#### WORK INSTRUCTIONS
Your task is to return the span of lines beginning at the one with "How far is point" and ending at the last line of the data, exactly as it stands.
— start —
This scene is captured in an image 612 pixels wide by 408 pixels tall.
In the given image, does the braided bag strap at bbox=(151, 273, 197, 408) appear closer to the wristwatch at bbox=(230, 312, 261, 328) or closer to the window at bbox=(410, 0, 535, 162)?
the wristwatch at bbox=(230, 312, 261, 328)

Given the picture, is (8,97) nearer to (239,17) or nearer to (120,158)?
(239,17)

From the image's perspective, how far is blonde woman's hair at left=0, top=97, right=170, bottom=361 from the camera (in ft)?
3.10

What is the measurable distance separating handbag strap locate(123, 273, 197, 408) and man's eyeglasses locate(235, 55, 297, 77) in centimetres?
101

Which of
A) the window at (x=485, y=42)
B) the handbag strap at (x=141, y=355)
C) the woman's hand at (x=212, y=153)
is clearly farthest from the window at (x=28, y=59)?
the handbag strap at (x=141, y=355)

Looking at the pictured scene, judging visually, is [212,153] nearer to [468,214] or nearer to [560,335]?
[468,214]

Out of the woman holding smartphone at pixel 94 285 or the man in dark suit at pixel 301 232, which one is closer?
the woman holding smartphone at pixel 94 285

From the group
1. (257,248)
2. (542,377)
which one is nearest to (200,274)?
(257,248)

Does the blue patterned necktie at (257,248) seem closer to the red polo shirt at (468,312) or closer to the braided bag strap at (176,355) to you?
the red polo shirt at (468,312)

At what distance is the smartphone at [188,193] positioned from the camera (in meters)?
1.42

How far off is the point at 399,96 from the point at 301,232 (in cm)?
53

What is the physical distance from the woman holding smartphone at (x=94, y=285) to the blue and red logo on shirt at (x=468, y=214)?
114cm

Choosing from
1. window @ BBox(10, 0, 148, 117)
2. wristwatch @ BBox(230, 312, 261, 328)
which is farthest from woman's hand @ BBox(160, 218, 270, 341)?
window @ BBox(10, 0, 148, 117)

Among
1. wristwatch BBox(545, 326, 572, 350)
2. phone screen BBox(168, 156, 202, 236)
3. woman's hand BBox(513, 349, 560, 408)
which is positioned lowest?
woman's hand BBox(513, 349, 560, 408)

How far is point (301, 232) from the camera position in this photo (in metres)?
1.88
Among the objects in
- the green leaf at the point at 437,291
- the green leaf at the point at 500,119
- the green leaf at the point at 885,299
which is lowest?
— end —
#### RESPONSE
How far is point (301, 232) from the camera position in this photo (in metres)?
1.88
Among the objects in
- the green leaf at the point at 437,291
- the green leaf at the point at 500,119
- the green leaf at the point at 885,299
which is lowest?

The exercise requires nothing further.